Start of Information shown
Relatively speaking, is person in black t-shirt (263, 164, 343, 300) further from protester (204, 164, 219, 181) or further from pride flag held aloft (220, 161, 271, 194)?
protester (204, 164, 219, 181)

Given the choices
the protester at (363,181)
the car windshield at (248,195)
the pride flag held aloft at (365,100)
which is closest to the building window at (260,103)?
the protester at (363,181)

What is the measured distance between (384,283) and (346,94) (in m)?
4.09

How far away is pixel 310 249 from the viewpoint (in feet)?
End of Information shown
◆ The task
Reproduce the material above with "pride flag" replaced by "rainbow flag" wherever it appears, leaving everything else unchanged.

◆ Problem solution
Relatively speaking, is person in black t-shirt (263, 164, 343, 300) further from protester (204, 164, 219, 181) or further from rainbow flag held aloft (220, 161, 271, 194)?
protester (204, 164, 219, 181)

Given the choices
the protester at (363,181)
the car windshield at (248,195)
the rainbow flag held aloft at (365,100)
which is closest to the building window at (260,103)?
the protester at (363,181)

What is the measured distance between (384,283) and (346,94) (in m)?
4.09

How far away is pixel 310 249 from the viewpoint (in feet)?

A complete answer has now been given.